1° La parole. — Quand Dieu, pour exclure plus sûrement de son peuple les devins, Deut., xviii, 9-14, promit de susciter en Israël une série de prophètes, semblables à Moïse, il déclara qu’il placerait ses propres paroles dans leur bouche et qu’ils diraient tout ce qu’il leur ordonnerait de dire. Comme Moïse au Sinaï servit d’intermédiaire entre Jéhovah et son peuple, sur la demande de ce dernier qui craignait d’entendre directement la voix de Dieu, Exod., xx, 21, ainsi les prophètes parleront au nom du Seigneur au peuple, qui devra écouter leurs paroles. Deut., xviii, 15-19. Les prophètes entendirent donc parfois la parole articulée par Dieu lui-même, comme il arriva à Moïse au buisson ardent, Exod., iii, 4-22, et au Sinaï. Samuel entendit à Silo la voix divine qui l’appelait, I Sam., m, 4-14, et Dieu parlait à son oreille. I Sam., ix, 1517.. Cf. I(III)Reg., xvii, 2, 8 ; xviii, l ; xxii, 17 ; Amos, iii, 7 ; Ose., i, 2, 4, 6 ; iii, 1 ; Is., xviii, 4 ; Jer., ii, 1 ; xxiii, 28 ; Dan., viii, 1-27 ; x, 1, 5 ; Agg., ii, 1, 21 ; Zach., i, 1, 7. Il s’établissait parfois un véritable dialogue entre Dieu et le voyant, ainsi avec Élie, I (III) Reg., xix, 9-18, et avec Jérémie. Jer., xiv, 11-14. Mais le plus souvent, semble-t-il, les prophètes n’entendaient qu’une voix intérieure. Job, iv, 12, 16. C’est ainsi qu’on peut expliquer les révélations faites aux oreilles des prophètes. Is., xxi, 10 ; xxii, 14 ; xxviii, 22 ; Abdias, i, 1. Ils transmettaient de vive voix ou par écrit les paroles qu’ils avaient entendues au fond de leurs cœurs. Aussi leurs oracles prenaient-ils le nom de paroles de Dieu, Amos, ni, 1, et plusieurs recueils ont pour titre : « Paroles que Dieu a dites par le prophète. » Ose., i, 1 ; Joël., i, 1 ; Soph., i, 1 ; Jer., i, 1, 2.

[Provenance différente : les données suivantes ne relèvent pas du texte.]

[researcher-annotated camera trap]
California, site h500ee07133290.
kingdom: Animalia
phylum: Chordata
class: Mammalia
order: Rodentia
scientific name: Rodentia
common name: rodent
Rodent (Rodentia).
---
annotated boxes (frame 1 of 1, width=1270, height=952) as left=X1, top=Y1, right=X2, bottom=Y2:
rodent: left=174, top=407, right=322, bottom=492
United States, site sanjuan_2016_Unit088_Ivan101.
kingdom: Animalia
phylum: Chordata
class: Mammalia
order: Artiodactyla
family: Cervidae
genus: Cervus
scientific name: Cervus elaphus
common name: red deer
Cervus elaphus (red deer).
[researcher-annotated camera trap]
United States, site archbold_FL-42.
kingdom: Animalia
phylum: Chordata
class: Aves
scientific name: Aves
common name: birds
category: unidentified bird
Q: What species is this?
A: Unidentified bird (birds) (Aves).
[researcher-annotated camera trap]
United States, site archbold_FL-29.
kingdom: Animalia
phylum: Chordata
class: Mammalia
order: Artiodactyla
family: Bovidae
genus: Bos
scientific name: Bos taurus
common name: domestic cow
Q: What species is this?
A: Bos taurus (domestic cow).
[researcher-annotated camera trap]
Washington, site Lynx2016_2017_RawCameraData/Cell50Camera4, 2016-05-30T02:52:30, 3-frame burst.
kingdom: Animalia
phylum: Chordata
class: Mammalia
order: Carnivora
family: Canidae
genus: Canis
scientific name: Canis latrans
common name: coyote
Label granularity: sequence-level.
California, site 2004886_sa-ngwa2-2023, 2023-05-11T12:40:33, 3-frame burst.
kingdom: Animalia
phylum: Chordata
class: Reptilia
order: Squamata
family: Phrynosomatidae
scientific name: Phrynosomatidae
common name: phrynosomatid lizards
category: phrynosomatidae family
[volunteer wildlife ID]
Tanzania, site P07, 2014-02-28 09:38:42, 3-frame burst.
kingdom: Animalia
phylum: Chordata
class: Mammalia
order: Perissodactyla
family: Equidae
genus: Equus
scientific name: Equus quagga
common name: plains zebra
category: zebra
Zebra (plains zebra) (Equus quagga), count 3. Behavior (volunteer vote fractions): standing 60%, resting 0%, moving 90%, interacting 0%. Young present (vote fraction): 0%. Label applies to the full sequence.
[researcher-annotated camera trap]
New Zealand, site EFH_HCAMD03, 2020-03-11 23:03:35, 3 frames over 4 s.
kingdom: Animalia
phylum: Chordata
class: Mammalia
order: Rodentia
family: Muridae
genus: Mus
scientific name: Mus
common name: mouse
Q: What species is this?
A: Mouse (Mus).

2° La vision. — Les mentions de visions sont nombreuses dans les écrits des prophètes. Amos a eu cinq visions, groupées à la fin de son livre, vii, l-ix, 15. Isaïe reçoit la mission prophétique dans une vision, vi. Il voit un oracle, xiir, 1. Jérémie, peu après sa vocation, a deux visions, i, 11-19. Zacharie a une série de visions, i, 8, 18 ; ii, 1 ; iii, 1 ; iv, 1 ; v, 1, 5 ; vi, 1. Ézéchiel aussi en a fréquemment, i, 4 ; ii, 1 ; viii, 2 ; x, 1, 9, etc. Plusieurs livres prophétiques sont intitulés : « Vision ». Is., i ; Abdias, I, 1 ; Nahum, i, 1. Quelques-unes de ces visions étaient extérieures, Dan., v, 25, et corporelles et formaient de véritables apparitions. Dan., viii, 16-27. Mais le plus souvent, elles se produisaient dans l’imagination du voyant. Dieu avait annoncé à Aaron et à Marie qu’elles auraient lieu per senigmata et figuras. Num., xii, 8. On a remarqué qu’elles se présentaient sous des traits connus du prophète et empruntés au milieu où il vivait. Les images de ces visions sont ou palestiniennes ou assyriennes ou babyloniennes, selon que le voyant habitait la Palestine, i’Assyrie ou la Babylonie. Elles avaient lieu à l’état de veille (autrement, elles auraient été des songes) ou le jour ou la nuit. Dieu parle à Samuel de nuit. 1 Sam., iii, 3, 10 ; vii, 4 ; xv, 11, 16 ; Zach., i, 8 ; Job, iv, 13. Si le voyant était endormi, Dieu le tirait de son sommeil, ou d’un état semblable au sommeil. Jer., xxxi, 26 ; Zach., iv, 1.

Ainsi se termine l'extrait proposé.